Los Angeles Unified School District officials previously said that they were trying to create a uniform policy across all schools when it comes to homework.
Some parents and teachers were upset when the policy was announced last month. They didn't want the district issuing a blanket policy. And just a few weeks later the district has backed down.
It was a bold and controversial move at the district level: homework at all LAUSD schools would only account for 10 percent of a student's overall grade. But that policy only lasted less than a month.
"I think what it was lacking was an opportunity to have parents, teachers and students provide some guidance on what they would like to see in a revised homework policy," said Jaime Aquino, the deputy superintendent of instruction with the LAUSD.
Aquino says implementation of the policy was probably premature.
"We heard from both parents, teachers, and I would have to say also some administrators that they wanted to make sure that they had been included in what was the rationale for the change," said Aquino.
As it stands, teachers are the ones who decide how much homework will factor into a student's final grade.
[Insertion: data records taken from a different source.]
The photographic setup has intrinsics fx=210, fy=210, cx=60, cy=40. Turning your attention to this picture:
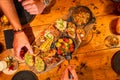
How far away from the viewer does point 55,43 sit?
196 cm

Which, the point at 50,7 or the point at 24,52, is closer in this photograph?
the point at 24,52

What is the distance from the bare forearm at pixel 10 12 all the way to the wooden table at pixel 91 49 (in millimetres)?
165

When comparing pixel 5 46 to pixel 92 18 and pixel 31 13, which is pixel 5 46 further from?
pixel 92 18

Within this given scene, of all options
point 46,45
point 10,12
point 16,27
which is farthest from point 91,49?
point 10,12

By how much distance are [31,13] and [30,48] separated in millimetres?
326

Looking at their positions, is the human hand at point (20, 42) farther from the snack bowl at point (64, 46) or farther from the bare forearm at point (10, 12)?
the snack bowl at point (64, 46)

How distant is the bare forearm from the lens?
192 centimetres

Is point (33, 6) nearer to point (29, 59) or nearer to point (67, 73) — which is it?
point (29, 59)

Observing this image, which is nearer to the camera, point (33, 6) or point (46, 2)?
point (33, 6)

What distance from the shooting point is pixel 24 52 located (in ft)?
6.35

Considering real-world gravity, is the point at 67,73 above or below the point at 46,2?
below

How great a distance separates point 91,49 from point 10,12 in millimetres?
824

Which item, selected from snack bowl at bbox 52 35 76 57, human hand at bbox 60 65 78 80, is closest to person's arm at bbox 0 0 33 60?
snack bowl at bbox 52 35 76 57

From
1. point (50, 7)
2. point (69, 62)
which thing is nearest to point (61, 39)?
point (69, 62)
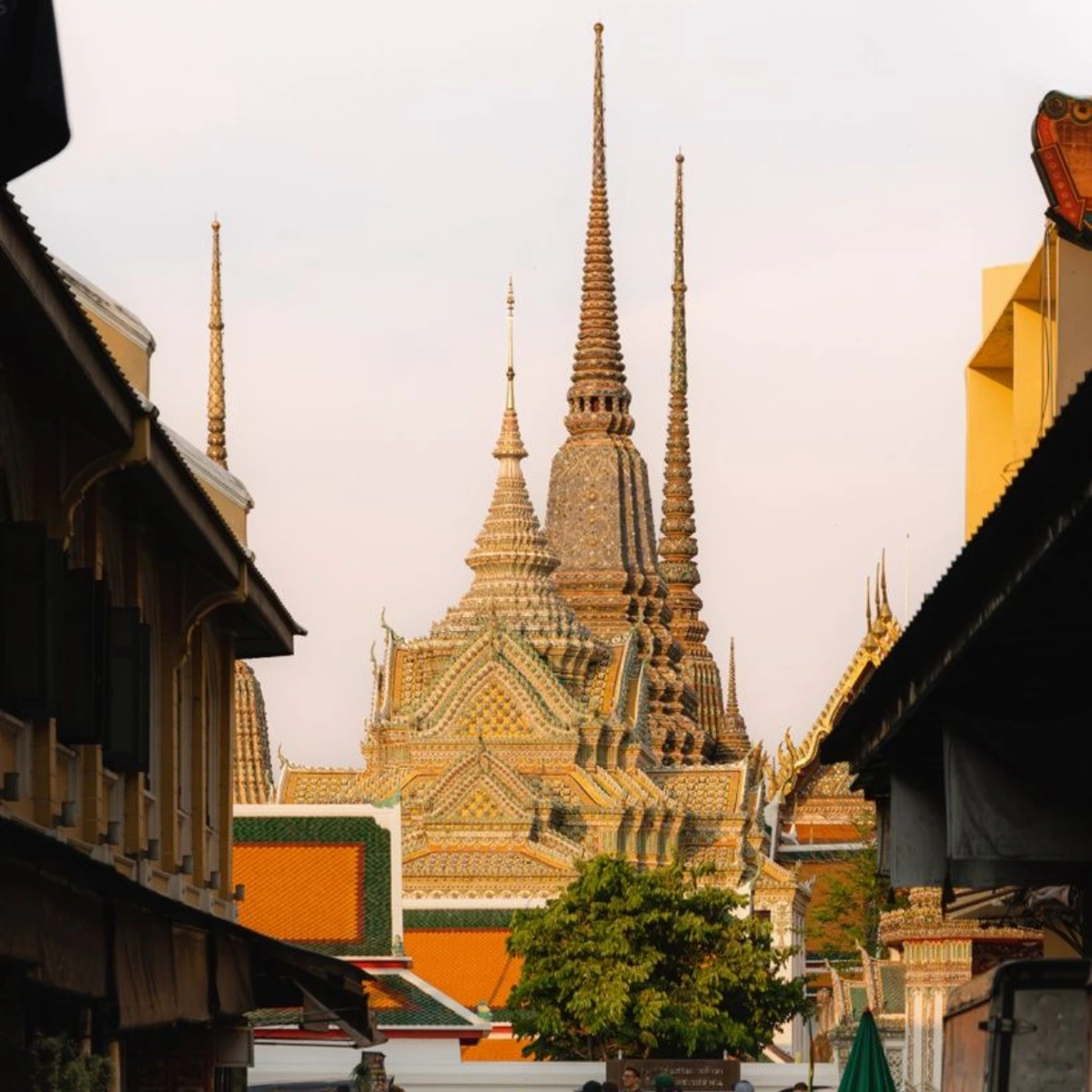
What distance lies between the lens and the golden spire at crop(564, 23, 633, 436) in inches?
3745

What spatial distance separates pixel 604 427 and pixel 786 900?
22095 mm

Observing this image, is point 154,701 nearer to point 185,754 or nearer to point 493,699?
point 185,754

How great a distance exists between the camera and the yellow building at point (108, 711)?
1095 centimetres

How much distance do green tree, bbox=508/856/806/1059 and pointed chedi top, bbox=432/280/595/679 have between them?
32.1 metres

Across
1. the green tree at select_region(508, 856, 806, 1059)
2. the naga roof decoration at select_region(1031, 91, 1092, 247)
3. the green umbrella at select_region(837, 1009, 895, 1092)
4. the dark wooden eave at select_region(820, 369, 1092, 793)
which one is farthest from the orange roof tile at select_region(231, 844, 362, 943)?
the dark wooden eave at select_region(820, 369, 1092, 793)

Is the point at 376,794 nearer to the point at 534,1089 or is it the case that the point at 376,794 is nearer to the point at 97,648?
the point at 534,1089

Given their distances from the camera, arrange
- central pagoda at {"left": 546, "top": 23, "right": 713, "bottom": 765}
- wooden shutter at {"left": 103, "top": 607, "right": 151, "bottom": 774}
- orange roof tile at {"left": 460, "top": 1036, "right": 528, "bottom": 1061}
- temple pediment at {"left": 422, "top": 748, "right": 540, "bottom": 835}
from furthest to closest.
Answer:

The suspended policy would have created a district-wide policy limiting that amount to 10 percent.
Some students say homework should count for more than 10 percent.
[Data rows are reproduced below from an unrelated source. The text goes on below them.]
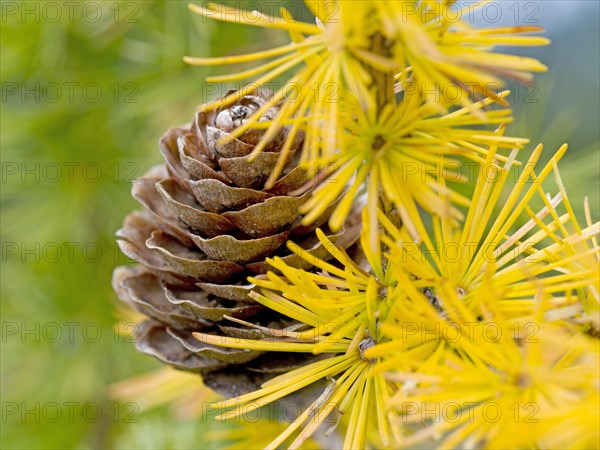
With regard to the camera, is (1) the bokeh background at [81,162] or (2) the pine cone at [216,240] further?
(1) the bokeh background at [81,162]

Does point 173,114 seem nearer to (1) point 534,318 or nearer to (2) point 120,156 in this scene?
(2) point 120,156

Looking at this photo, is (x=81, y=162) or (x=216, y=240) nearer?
(x=216, y=240)

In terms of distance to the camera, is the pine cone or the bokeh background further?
the bokeh background

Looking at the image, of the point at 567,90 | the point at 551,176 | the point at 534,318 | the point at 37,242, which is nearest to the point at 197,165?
the point at 534,318
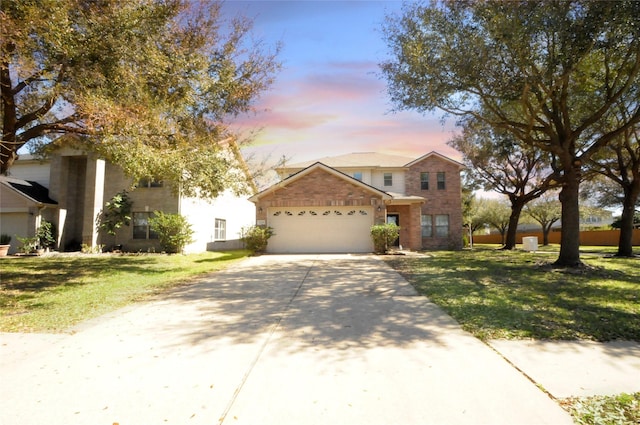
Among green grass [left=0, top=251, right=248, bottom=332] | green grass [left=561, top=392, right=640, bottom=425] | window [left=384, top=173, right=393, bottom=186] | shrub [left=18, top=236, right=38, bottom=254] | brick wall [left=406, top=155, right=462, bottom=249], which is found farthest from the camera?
window [left=384, top=173, right=393, bottom=186]

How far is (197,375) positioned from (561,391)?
3.47 meters

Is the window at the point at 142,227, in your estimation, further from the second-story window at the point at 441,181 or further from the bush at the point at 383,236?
the second-story window at the point at 441,181

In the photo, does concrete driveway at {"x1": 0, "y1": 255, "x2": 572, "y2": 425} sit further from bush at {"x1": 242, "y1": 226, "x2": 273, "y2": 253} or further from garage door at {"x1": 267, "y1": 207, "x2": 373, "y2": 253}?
garage door at {"x1": 267, "y1": 207, "x2": 373, "y2": 253}

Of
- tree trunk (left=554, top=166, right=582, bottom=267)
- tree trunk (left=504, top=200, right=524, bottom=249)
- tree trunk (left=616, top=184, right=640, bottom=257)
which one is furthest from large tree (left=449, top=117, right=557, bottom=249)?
tree trunk (left=554, top=166, right=582, bottom=267)

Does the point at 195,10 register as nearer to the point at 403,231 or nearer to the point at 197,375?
the point at 197,375

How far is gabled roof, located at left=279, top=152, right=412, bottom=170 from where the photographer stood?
25.8m

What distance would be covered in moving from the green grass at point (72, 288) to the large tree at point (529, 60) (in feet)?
32.8

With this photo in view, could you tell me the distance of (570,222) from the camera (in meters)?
12.4

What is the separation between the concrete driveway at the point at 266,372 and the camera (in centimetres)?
300

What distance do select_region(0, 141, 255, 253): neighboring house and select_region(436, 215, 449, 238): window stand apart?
15.0 metres

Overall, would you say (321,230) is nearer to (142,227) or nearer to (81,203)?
(142,227)

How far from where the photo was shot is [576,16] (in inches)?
387

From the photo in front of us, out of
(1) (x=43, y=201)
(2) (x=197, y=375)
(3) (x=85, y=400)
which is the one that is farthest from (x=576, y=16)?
(1) (x=43, y=201)

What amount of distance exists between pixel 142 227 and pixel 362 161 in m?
15.1
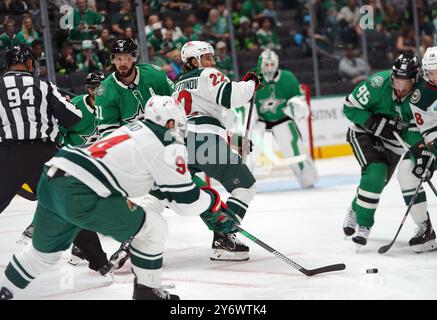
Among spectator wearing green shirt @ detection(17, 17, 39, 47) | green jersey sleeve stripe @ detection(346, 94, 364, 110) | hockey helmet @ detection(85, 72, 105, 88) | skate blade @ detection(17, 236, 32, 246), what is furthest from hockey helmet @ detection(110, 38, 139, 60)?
spectator wearing green shirt @ detection(17, 17, 39, 47)

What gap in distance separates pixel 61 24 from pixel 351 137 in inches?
130

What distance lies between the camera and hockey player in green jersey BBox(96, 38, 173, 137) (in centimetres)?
442

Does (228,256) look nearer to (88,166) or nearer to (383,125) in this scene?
(383,125)

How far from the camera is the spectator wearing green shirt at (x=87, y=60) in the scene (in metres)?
7.09

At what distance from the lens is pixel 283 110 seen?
288 inches

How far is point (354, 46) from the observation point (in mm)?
9586

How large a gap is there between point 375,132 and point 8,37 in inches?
132

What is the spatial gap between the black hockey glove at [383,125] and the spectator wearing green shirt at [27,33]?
11.2ft

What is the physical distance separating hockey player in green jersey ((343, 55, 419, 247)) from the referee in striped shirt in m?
1.55

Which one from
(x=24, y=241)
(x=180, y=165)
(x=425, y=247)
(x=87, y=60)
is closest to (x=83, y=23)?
(x=87, y=60)

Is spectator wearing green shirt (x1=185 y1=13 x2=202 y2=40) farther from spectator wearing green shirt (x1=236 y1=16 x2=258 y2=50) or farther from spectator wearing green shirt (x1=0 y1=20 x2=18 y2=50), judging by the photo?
spectator wearing green shirt (x1=0 y1=20 x2=18 y2=50)

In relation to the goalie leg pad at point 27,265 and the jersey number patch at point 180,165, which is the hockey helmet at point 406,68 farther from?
the goalie leg pad at point 27,265

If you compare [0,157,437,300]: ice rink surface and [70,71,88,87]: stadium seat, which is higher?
[70,71,88,87]: stadium seat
"I think homework should really be up to the teacher, right?" said one student at Huntington Park High School.
"If you do your homework, you do your class work, you pay attention, it's not only going to help you get your grade up but it also helps you on tests because that what tests are basically about, preparing you," said another student at Huntington Park High School.
District officials say that they still want to come up with a uniform policy that will apply to all schools district-wide but they're first going to have several meetings with administrators, parents and teachers, and they hope to present a new plan to the board some time next spring.